Bitcoin (CRYPTO: BTC) is down 8% on the week, with historical cycle analysis suggesting further downside ahead, according to crypto analyst Benjamin Cowen.

Cycle Timing Driving Bitcoin Weakness

Bitcoin has weakened not because its long-term thesis is broken, but due to cycle timing, tightening liquidity and repeating historical patterns, Cowen said in his latest podcast.

Cowen said the current downturn is unfolding almost exactly when Bitcoin has rolled over in prior cycles.

He believes the cycle peaked in October 2025 at day 1,462, a point that sits roughly between the lengths of the previous two Bitcoin cycles.

He noted that every major Bitcoin bear market has begun in Q4 of the post-halving year: 2013, 2017, 2021 and now 2025, suggesting the latest decline follows a recurring structural rhythm.

As Cowen put it, Bitcoin is falling “because this is when it always drops.”

Global Liquidity Remains The Key Driver

Cowen compared the current setup most closely to 2019, the only prior cycle where Bitcoin topped on apathy rather than euphoric excess.

In both periods, there was no meaningful altcoin rotation, and price action formed a pattern of lower highs and lower lows.

He added that both cycle tops coincided with Federal Reserve balance sheet contraction, reinforcing his view that global liquidity, not M2 money supply, is the dominant force behind Bitcoin’s price action.

Cowen focuses on net global liquidity across major central banks, adjusted for reverse repo usage and Treasury balances.

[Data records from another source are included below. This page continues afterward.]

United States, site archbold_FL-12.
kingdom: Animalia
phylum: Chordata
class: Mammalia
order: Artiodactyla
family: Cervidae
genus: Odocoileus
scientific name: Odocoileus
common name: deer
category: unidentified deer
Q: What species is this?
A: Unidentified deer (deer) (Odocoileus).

He expects Bitcoin to continue underperforming equities until stock markets weaken, prompting central banks to respond with renewed liquidity that could eventually support crypto.

What’s Next For BTC

Cowen expects Bitcoin to revisit its 200-week moving average, a level historically tested during major downturns.

Using Strategy as a proxy for Bitcoin’s cycle behavior, he noted it took roughly 98 weeks to bottom after its 2021 peak.

Applying a similar timeline to the October 2025 top points to a potential cycle low around October 2026, aligning with the typical one-year duration of past Bitcoin bear markets.